Wednesday, July 25, 2012

Pacifying

Parental judgment really irritates me.  You know what I'm talking about, right?  Those decisions we make as parents that someone else believes they have a better solution for.

"She's not in her own bed?"
"You let her have soda?"
"No organic milk?"

"White bread, really??"
"She still has a pacifier??!  How old is she!?!?"

Why can't we just support each other as parents, and stop harassing each other?  I think we're all doing the best we can with what we got.  Any parent will tell you that it's OJT (on the job training) and there is a lot of fine print you missed when you signed up for the gig in the first place.

No wonder why bullying is so prevalent.  Kids watch their parents judge and bully all the time!  It's almost like we need to hand out fliers to passers-by to justify our parenting choices.....

"Here, take this spreadsheet, it explains our budget and why organic milk is not an option."
"Please, review this pamphlet, it will shed light on her sleeping arrangements."
"I have this affidavit written and signed by her pediatrician about white bread..."

On and on it goes.

The one that is really bugging the hell out of me is in regards to the pacifier.  Nea has had one since about 4 weeks.  I waited that long as we were establishing breastfeeding.  Although I did learn recently that "nipple confusion" is really not something we need to get all in a tither about.  Some babies have a "nipple preference"....but that's a different blog on a different day.  My point is, the girl has had this thing as long as she can remember.

The sucking reflex is a reflex for the first few weeks of life.  Then the sucking goes from reflexive to soothing.  It's experiences with that soothing thing that most parents decide to begin a long relationship with a pacifier.   There are times when a parent may hear a host of angels sing when the pacifier is popped into a child's mouth and they drift off to sleep.


Pacifiers have never bugged me.  In my 25+ years of pediatric nursing, I've come to really, REALLY appreciate a kid who has a pacifier and how it can soothe them.  Pediatric nurses do some awful things to babies and toddlers and if they can get some relief with a pacifier than I say go for it!

On most days, you will find my happy 2 y/o with a pacifier in her mouth.  And, you can be certain, at nap time or bedtime she will have that device.  She calls it "a-sigh"  which is her approximation of the word "paci" which is what her Poppa and I call it.  Whatever term or annunciation she uses, we know exactly what she means!

Nea has speech delays.  "Take the pacifier out of her mouth, that's the problem" (I've heard that one.)  Her speech delays are not because of a pacifier.  Her speech delays are intertwined with cognitive delays, sensory perception disorder and landing somewhere on the  Autism Spectrum Disorder.  She is seeing 3 different therapists (speech, occupational therapy, developmental therapy) on a weekly basis.  She is in intensive therapy 4 hours a week, 8 if you add the stuff we do at home.  That's a whole lot of work for a 2 y/o.

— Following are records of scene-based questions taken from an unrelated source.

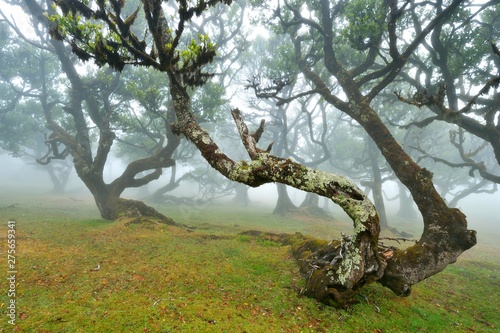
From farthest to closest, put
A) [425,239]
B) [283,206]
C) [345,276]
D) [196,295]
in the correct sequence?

Nea is not a typical 2 y/o.  She is quirky, she is eccentric and she has many things to work on to get her caught up with her peers.  My "non-typical" 2 y/o does not process information or handle environmental stressors like most kids her age.  Because of her sensory perception issues, when information comes in (sound, sight, touch, smell, taste) it can be overwhelming because she is not processing the information correctly.  It also can move her to a hyper-alert or hyper-active state that leaves her senses in overdrive and then the simplest of things become issues.  Why am I telling you all of this?  Because you need to understand how her brain is getting information and what it's able to do or not do with it.

Imagine living at DefCon 10 all the time.  Think about having to function in a "extreme"mode constantly.  It would be maddening to anyone.  Guess what helps.  Yup.

The Pacifier.

The pacifier is not even something she really sucks on.  She uses it to help organize herself.  Help to calm her brain for a few minutes so she can focus.  And when she's able to do that....the sky is the limit for her!


Her therapists insist on it.  They WANT her to have some sort of device that does that for her.  It's an important part of her therapy.  So yeah, I probably could get all 3 of them and Nea's case coordinator to sign a 10 page document as to why it's necessary for her to use a pacifier frequently.

But I shouldn't have to, should I?

So in the meantime we will endure the "poor thing, her Momma doesn't know that pacifiers are bad at her age" looks.  We will try to ignore the adults that say, "oh, honey, you better take that out of her mouth!"  We'll let the "looking down the nose" glares from people just roll off us.

But do me a favor.

Think about Nea's story the next time you would like to judge a parent on a choice they make.  Do you know the whole story?  Are you aware of all the circumstances that helped to shape and mold the choice?


Just think, please before you judge.





Actually, that's a pretty good way to handle most of the world around you.